You spent so much time on the road with Jefferson Airplane and Hot Tuna. Was there anything religious or spiritual going on while you were on the road all those years?
I didn’t really discover my Jewish identity in a concrete way until my wife converted about a decade or so ago. Were there spiritual things? Sure, because many people of my generation were questioning things in a way. And interestingly enough, think about how many Jewish guys were blues guitar players — whether they were electric guys like Mike Bloomfield, or guys who did everything like Dave Bromberg? There were so many of us who were of Jewish heritage who fell into that type of music.
When my wife converted, the rabbi suggested that even though I had a bris when I was a kid that I was never really exposed to any of this stuff, largely because, I realize now, of my grandmother’s vocal antipathy. So I went through the whole [conversion] process with my wife. We studied biblical Hebrew and all that kind of stuff. As a result I’ve become very involved in our community, which is organized around what happens in the school [Ohio University].

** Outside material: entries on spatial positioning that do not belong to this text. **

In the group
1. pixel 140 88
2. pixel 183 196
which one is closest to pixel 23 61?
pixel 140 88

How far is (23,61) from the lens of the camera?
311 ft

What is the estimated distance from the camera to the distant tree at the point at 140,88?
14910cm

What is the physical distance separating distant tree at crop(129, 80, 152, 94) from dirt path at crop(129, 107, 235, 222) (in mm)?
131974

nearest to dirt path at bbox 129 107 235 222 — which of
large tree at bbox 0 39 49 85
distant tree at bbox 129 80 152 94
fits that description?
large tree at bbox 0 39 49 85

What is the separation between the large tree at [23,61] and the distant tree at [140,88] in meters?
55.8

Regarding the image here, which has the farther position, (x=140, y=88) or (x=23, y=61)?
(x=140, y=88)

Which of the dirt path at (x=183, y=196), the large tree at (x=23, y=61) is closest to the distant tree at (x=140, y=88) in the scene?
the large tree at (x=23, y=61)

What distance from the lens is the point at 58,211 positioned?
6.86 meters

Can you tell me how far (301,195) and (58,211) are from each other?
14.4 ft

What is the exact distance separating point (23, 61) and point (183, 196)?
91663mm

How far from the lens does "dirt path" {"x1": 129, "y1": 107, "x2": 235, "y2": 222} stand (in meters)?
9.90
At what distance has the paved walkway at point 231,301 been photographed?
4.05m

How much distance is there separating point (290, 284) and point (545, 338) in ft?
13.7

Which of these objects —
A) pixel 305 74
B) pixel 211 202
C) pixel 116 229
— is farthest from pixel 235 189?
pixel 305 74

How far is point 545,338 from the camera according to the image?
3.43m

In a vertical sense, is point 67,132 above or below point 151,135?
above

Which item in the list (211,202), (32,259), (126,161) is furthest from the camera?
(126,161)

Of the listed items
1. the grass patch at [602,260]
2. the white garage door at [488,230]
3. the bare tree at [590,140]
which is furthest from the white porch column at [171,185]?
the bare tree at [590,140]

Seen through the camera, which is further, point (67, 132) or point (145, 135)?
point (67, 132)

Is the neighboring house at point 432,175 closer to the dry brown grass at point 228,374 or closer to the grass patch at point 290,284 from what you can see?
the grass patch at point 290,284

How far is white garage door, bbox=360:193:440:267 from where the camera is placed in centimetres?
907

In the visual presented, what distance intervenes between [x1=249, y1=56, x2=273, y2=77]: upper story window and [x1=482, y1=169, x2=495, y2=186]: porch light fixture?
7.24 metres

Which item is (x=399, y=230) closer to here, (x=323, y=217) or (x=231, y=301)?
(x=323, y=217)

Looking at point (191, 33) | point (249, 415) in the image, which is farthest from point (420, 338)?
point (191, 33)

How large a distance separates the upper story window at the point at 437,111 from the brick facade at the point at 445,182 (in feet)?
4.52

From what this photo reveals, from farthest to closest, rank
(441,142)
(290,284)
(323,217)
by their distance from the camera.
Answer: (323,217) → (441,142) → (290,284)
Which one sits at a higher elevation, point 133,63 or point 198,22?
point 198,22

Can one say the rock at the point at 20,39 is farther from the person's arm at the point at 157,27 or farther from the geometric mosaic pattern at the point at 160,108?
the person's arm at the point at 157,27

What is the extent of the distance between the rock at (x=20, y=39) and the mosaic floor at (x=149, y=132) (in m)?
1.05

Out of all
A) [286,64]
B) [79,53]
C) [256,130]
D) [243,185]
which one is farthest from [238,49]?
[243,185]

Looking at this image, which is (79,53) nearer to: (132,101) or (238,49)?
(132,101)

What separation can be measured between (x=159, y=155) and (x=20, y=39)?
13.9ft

Interestingly enough, 70 miles away in Huntington, W. Va,there is a large synagogue. So as a result of my wife getting involved in this, I did too, and one time we were invited to come down by Margot Leverett, the great klezmer artist, and my friend Barry Mitterhoff, who plays mandolin with me. We went down and I remember we went to the synagogue — and I’m sure this isn’t the only time it’s happened, but it’s the only time it’s happened to me — this guy came out with a cowboy hat on and boots, and he looked at me, put his hand down and said “Shalom, y’all.” That’s how they do it in West Virginia sometimes.
So with Jefferson Airplane approaching its 50th, are you guys on good terms?
Yeah, we are. Obviously with a big thing like a 50th anniversary, people wonder whether some of the guys would like to put the band back together again. Grace [Slick] doesn’t sing anymore, so that means that’s really out of the question. We’d like to do something. We don’t know what that is, whether it’s just wandering around and yakking on talk shows or something like that. Maybe having some acoustic guitars and playing some songs and talking.
I was looking through some of your old solo albums, and some songs seemed to have some religious undertones – especially “Quah,” which includes the songs “Genesis” and “I Am the Light of this World.”
Right. “I Am the Light of this World” is a Rev. Gary Davis song. This is another thing that David Bromberg and I have talked about — and we wonder half-jokingly — why so many of us guys who are Jewish folk guitar players do so many songs that are from a Christian tradition. When I listen to a song like that, even though the reverend was obviously a Christian and spoke about Jesus a lot—to me, that’s a metaphor. And as Bromberg himself says, Jesus was a great rabbi. But there is something about spiritual songs that without focusing on the things that make them denominational, I find very uplifting.
How has your relationship to Judaism changed since your wife converted?
When I was finding my Jewish roots when my wife was converting, and when I spoke to the rabbi, one of the things that always came up for me, even when I didn’t think about it, was that I felt very comfortable in the context of a Jewish milieu. I don’t live in a Jewish context most of the time because that’s not how my world works, but whenever it happens, I feel like I’ve come home.
One of the things that I really enjoy about my friends who are Jewish is that almost to a man or a woman, everyone really has a different take on the whole thing. I like that that is allowed to happen. I’m not fond of dogma of any sort. And I know there’s dogma in Judaism too, but I like that in spite of that there’s a lot of wiggle room. And just to keep your mind open without losing the strength of the heritage, I think it’s a really cool thing.